Still unable to believe what she had just read, she hit the print button for a hard copy. She needed proof.
BJ was outfitted in dark clothing. He had followed her to the office. Nine-thirty in the evening and she was going to work? Then she’d be home late, probably alone. An ideal opportunity.
With her goon out of the way, tonight would be the night. He drove back to her house in a station wagon he had stolen from an underground parking garage. He knew exactly how to get into her house without triggering the burglar alarm system. He owed it to that fat lump of fur. From watching the cat, BJ knew that there were no motion sensors in the kitchen, and no electrical contacts at the trap door. He knew it because the last time he was here, he had tried to kill the furball, but it had gotten away from him, scooting into the house through the animal trap door.

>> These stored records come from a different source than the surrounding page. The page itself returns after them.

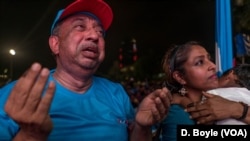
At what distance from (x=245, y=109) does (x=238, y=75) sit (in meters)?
0.33

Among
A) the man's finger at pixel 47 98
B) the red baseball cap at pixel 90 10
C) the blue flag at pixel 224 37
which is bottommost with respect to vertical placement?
the man's finger at pixel 47 98

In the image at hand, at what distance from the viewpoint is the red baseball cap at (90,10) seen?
2024mm

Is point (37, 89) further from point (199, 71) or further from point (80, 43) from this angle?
point (199, 71)

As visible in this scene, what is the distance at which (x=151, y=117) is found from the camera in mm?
1758

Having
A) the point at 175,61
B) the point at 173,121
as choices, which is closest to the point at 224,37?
the point at 175,61

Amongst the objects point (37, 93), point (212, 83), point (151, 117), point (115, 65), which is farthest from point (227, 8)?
point (115, 65)

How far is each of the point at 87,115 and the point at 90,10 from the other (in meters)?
0.62

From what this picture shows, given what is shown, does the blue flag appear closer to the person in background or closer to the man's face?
the person in background

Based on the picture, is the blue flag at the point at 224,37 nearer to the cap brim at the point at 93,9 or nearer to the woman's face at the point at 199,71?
the woman's face at the point at 199,71

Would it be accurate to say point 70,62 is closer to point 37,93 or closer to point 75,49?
point 75,49

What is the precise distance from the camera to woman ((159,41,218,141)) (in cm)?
234

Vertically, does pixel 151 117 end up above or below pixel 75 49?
below

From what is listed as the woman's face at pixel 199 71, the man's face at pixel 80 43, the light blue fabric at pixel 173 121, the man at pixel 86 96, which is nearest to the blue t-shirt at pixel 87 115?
the man at pixel 86 96

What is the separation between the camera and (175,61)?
2.58 meters
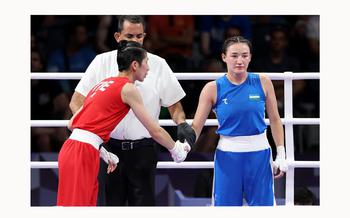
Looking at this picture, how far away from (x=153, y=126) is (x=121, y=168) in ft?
1.39

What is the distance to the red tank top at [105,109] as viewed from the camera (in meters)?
5.22

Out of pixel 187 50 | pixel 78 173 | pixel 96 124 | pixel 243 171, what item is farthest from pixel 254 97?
pixel 187 50

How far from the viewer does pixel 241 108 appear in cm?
539

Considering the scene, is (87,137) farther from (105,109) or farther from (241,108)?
(241,108)

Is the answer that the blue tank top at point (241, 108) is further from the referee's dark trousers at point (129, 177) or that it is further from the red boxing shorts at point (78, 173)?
the red boxing shorts at point (78, 173)

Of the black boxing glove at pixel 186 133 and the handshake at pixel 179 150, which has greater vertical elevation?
the black boxing glove at pixel 186 133

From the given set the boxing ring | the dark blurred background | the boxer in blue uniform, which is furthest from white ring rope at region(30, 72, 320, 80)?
the dark blurred background

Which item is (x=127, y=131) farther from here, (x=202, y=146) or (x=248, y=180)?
(x=202, y=146)

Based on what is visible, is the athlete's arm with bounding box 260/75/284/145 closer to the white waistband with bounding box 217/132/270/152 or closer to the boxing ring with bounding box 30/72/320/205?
the white waistband with bounding box 217/132/270/152

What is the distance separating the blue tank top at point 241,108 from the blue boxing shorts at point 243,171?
5 cm

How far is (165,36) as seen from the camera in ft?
28.5

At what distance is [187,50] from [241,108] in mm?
3306

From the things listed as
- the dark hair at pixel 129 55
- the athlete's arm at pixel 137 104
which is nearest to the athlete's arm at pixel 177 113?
the athlete's arm at pixel 137 104

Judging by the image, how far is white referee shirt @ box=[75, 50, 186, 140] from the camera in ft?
18.1
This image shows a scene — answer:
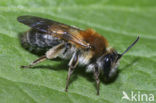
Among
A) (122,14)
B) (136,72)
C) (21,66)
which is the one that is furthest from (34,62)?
(122,14)

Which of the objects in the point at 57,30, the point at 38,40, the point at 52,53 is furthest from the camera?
the point at 38,40

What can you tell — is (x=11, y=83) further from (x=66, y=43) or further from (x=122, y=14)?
(x=122, y=14)

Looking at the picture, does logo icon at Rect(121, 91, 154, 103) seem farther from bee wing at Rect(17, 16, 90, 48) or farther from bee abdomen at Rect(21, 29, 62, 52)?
bee abdomen at Rect(21, 29, 62, 52)

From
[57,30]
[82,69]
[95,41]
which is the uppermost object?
[57,30]

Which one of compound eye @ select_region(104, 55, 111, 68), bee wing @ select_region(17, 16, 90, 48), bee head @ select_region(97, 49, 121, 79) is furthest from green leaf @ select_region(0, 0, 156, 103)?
bee wing @ select_region(17, 16, 90, 48)

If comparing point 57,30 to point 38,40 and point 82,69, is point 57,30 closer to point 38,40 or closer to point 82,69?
point 38,40

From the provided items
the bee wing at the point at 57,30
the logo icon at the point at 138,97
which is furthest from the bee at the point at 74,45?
the logo icon at the point at 138,97

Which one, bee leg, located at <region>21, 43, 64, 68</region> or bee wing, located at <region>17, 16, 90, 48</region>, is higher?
bee wing, located at <region>17, 16, 90, 48</region>

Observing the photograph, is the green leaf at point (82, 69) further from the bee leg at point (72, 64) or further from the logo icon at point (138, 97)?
the bee leg at point (72, 64)

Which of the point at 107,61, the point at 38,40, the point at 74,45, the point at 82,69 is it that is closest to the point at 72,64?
the point at 74,45
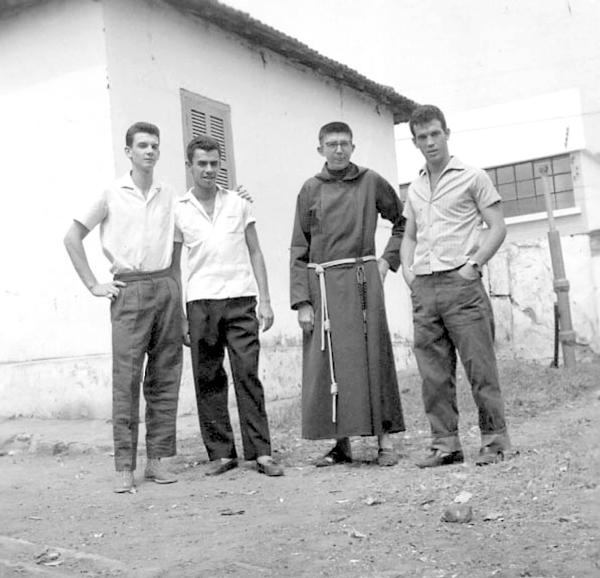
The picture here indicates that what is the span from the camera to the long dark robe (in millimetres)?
4926

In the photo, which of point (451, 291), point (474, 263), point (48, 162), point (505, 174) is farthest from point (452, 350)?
point (505, 174)

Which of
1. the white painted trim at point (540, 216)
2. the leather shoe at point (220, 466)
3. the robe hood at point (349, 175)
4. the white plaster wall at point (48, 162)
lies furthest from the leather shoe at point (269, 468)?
the white painted trim at point (540, 216)

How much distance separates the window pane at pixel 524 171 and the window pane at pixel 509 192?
8.2 inches

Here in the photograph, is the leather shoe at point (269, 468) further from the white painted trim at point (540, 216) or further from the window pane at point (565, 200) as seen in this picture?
the window pane at point (565, 200)

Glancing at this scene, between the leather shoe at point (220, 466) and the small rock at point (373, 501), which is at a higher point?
the leather shoe at point (220, 466)

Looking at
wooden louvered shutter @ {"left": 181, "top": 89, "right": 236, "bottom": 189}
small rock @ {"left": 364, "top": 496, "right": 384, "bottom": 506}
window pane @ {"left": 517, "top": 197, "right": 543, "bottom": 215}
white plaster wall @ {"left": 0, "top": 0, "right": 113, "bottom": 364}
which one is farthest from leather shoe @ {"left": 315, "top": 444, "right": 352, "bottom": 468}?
window pane @ {"left": 517, "top": 197, "right": 543, "bottom": 215}

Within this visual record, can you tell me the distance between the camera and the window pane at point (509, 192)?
1773 cm

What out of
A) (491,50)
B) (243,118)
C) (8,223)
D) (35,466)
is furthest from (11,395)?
(491,50)

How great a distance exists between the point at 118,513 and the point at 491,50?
16461 mm

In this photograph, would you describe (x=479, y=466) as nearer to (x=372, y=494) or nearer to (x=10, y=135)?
(x=372, y=494)

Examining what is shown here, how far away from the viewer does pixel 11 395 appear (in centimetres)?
771

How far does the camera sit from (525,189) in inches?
693

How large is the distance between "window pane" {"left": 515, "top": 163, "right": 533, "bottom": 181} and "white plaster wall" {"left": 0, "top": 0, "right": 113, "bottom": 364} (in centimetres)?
1184

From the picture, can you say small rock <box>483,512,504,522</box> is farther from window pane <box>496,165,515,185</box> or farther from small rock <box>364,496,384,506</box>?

Deliberately stomping through her flowerbed, he made his way around to the back of the house. Sure enough, the cat was sitting on top of the kitchen counter, next to the stove. At the sight of him, it stood up, arched its back and hissed. BJ smiled to himself, there would be plenty of time to kill it when he got inside the house.
Unwrapping the handsaw, he began to enlarge the cat entrance, which was nothing more than a swinging trap door built for a large cat or small dog. Forty-three minutes later, he had cut through vinyl siding, wood, insulation, and drywall. He squeezed his hundred-and-eighty-pound frame through the enlarged mess of a hole. Methodically, he checked out the house. He needed to find a g
ood hiding place and surprise her. Nothing too cramped. He might have to wait a long time for her to come home. His gaze swept the living room and dining room, then he headed upstairs towards her bedroom.
Boy, was she going to be surprised. The thought brought a cruel smile to his lips.
“Such dedication. Eleven at night. In the sub-basement of a downtown office building reading dusty files and staring at a computer screen. It would be admirable, if you had security clearance to be here at all.” Grace shot up in her seat at the sound of Cadeux’s voice behind her. “Curiosity killed the cat, Grace. What exactly are you doing?”
She struggled to speak. “I’m looking at old files.”
“I know that much. Why?”
The hard copies lay on the desk. She shifted her position to stand in front of them, blocking Cadeux’s line of vision. The ruse didn’t work. He walked towards her, pushed her aside, and picked up the documents.
His expression hardened as he flipped through the printouts. “What were you planning on doing with these? Brown bag them to the press?” His voice shook with anger. “Not a very smart idea, Grace. You disappoint me.”
“You’re the bigger disappointment,” she said defiantly. “How could you rubber-stamp thousands of phony asylum seekers into our country? How could you destroy the integrity of our immigration and refugee system? How could you?”
“Oh, don’t pretend to be so pure. In my shoes you would’ve done the same. If I hadn’t let them in somebody else would have. Why shouldn’t I be the one to get the rewards? Besides, I had no choice. I needed the money. Do you know how much I pay my ex-wife in alimony? I was royally fucked. Wa Sing was my lifeline. What was there to think about when someone offers to pick up the tab?” He met her gaze head on.